Recast the stretch of records from the line containing "In this scene" through the end of the records as a Markdown table with the columns Row and Text, giving each line a row number and leaving out blank lines.

# Start of SOURCE MATERIAL

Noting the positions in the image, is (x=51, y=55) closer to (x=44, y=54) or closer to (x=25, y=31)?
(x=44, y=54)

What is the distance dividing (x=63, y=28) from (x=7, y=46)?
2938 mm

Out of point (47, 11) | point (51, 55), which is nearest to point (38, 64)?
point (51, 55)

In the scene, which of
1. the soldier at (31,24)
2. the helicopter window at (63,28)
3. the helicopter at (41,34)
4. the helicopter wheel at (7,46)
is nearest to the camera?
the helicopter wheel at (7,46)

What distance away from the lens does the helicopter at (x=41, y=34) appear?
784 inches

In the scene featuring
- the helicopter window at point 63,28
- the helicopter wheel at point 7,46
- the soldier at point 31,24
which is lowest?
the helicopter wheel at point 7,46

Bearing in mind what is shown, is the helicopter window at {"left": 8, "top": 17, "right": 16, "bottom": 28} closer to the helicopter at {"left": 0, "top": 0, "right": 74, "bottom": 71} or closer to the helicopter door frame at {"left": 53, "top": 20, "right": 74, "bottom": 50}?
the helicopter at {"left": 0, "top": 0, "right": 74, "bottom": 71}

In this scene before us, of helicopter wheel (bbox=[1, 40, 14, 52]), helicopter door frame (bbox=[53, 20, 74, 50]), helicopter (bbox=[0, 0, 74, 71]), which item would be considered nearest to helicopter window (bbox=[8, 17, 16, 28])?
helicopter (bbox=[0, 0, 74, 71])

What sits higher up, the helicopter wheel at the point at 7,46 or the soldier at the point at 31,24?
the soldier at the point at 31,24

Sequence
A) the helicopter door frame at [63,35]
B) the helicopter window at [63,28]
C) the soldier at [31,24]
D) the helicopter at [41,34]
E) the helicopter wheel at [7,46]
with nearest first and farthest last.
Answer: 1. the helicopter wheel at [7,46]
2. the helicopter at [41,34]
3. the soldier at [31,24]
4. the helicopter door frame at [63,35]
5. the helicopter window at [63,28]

# End of SOURCE MATERIAL

*THE REPLY*:
| Row | Text |
|---|---|
| 1 | In this scene before us, of helicopter wheel (bbox=[1, 40, 14, 52]), helicopter door frame (bbox=[53, 20, 74, 50]), helicopter (bbox=[0, 0, 74, 71]), which item would be considered nearest to helicopter window (bbox=[8, 17, 16, 28])? |
| 2 | helicopter (bbox=[0, 0, 74, 71]) |
| 3 | What sits higher up, the helicopter wheel at the point at 7,46 or the soldier at the point at 31,24? |
| 4 | the soldier at the point at 31,24 |
| 5 | Sequence |
| 6 | A) the helicopter door frame at [63,35] |
| 7 | B) the helicopter window at [63,28] |
| 8 | C) the soldier at [31,24] |
| 9 | D) the helicopter at [41,34] |
| 10 | E) the helicopter wheel at [7,46] |
| 11 | with nearest first and farthest last. |
| 12 | Answer: 1. the helicopter wheel at [7,46] |
| 13 | 2. the helicopter at [41,34] |
| 14 | 3. the soldier at [31,24] |
| 15 | 4. the helicopter door frame at [63,35] |
| 16 | 5. the helicopter window at [63,28] |